To live longer, control your meal portions throughout the day. You’d be surprised by just how little food your body needs to function normally (the rest is just stored as fat). Experiment with smaller servings over the next few weeks and you’ll realize that you can still get pretty full even though you’re not eating as much. Why? Because it takes about 10 minutes for your brain to process the fact that you’ve eaten enough (it’s the same reason why eating more slowly is linked to eating less food overall).
Avoid Artificial Sugars
Artificial sugar is the fuel for bad health and disease. First off, cancerous cells thrive on sugar (it’s their main way of producing ATP, the energy currency in a cell). By eating more refined sugars, you’ll encourage cancerous cells to grow in numbers and even metastasize throughout the body. Secondly, eating too much artificial sugar will cause your body to become less responsive to insulin.
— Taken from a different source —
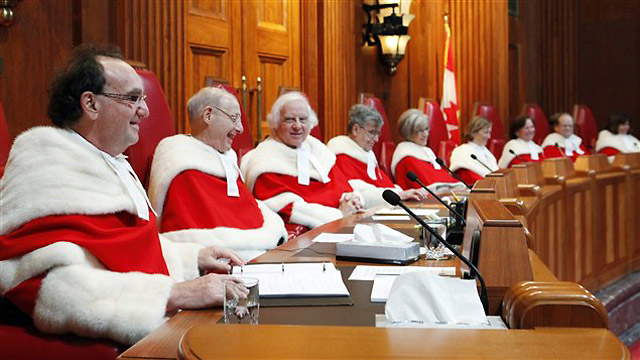 Reaction of the Bishops over Supreme Court Judgment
When this happens, your blood glucose levels increase, which eventually leads to things like diabetes and heart disease. Ask any centenarian about this topic and most will tell you that they avoid artificial sugars all together. When at the store, make sure to read food labels – anything that contains “High Fructose Corn Syrup” should be avoided at all costs. This isn’t to say that you can’t enjoy the periodic piece of cake, but you definitely shouldn’t make it a regular occasion.
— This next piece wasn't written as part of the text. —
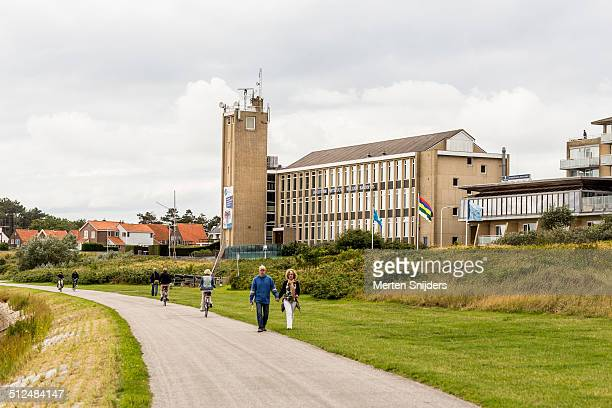 maritime institute willem barentsz terschelling - merten snijders stock pictures, royalty-free photos & images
Consider Fasting Several Times a Week
Fasting is associated with longer living and decreased susceptibility to disease. But you don’t need to fast for several days on end. In fact, you can experience amazing health benefits by fasting just a few times per week. One type of fasting, known as “Intermittent Fasting” gives you an eight-hour window for eating each day. This means that you’re only allowed to eat during that window. In the beginning, fasting may seem a little challenging, but it will be well worth it when you’re still in great health at the age of 100.
“But My Grandpa Smoked Every Day of His Life and He Lived to 95!”
For those of you who experienced similar situations, know that your relative was very lucky. It’s not the norm to binge eat, smoke, and live a sedentary lifestyle and still live to become 100 years old. It’s very likely that these people won the “genetic lottery”. For the people with “regular genes”, we have to try extra hard to live as long.
So don’t think for a minute that you don’t have control over your lifespan, because you most certainly do. Adapting the dieting tips mentioned above, combined with the ever-increasing rate of medical technology, will no doubt allow you to live well into your early 100s. Statistics show that by 2050, there are going to be over 4 million centenarians worldwide – maybe you can be one of them.